## What is needed
Copy the data from the line containing "As evidenced in" through the end of the data, requests included, and adjust every distance in the answers by -48.

Stored data:
____________

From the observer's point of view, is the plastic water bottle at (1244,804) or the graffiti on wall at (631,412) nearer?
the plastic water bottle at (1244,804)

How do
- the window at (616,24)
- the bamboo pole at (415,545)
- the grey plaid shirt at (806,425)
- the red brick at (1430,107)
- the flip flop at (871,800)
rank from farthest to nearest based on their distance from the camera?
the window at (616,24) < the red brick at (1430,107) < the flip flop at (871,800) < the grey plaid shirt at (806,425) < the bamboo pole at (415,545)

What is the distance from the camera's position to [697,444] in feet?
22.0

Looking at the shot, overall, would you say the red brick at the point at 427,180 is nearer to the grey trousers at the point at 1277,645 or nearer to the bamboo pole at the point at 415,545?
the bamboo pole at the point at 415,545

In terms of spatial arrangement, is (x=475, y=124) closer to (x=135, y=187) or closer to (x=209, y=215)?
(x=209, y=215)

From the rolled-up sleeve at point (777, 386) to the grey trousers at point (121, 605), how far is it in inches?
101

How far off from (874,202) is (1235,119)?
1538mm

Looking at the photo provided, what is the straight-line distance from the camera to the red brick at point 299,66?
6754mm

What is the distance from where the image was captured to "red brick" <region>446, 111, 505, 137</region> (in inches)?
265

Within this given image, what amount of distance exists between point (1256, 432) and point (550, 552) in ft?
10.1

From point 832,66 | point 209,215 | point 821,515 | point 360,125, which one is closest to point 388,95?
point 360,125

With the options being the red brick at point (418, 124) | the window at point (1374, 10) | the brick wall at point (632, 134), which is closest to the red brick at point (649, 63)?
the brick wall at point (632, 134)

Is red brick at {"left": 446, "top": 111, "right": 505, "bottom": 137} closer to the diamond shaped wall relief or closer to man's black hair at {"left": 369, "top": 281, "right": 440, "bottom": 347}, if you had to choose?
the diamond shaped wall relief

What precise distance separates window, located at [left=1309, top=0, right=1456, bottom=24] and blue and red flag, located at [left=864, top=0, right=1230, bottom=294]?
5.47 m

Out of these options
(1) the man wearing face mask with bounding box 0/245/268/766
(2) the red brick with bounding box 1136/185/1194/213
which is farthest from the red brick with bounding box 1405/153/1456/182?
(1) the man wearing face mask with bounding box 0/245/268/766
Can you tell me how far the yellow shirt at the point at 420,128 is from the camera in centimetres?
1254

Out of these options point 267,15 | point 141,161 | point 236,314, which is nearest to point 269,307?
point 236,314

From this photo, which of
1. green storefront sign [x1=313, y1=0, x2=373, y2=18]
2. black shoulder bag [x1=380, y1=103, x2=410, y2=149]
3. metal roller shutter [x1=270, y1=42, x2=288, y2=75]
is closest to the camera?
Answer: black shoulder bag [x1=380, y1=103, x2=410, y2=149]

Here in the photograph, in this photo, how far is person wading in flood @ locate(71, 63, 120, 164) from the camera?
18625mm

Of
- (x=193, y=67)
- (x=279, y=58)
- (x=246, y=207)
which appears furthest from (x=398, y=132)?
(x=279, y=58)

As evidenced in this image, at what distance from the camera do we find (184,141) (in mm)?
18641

____________

## Answer for this exercise
As evidenced in this image, at what distance from the camera do we find (184,141) (in mm)?
18593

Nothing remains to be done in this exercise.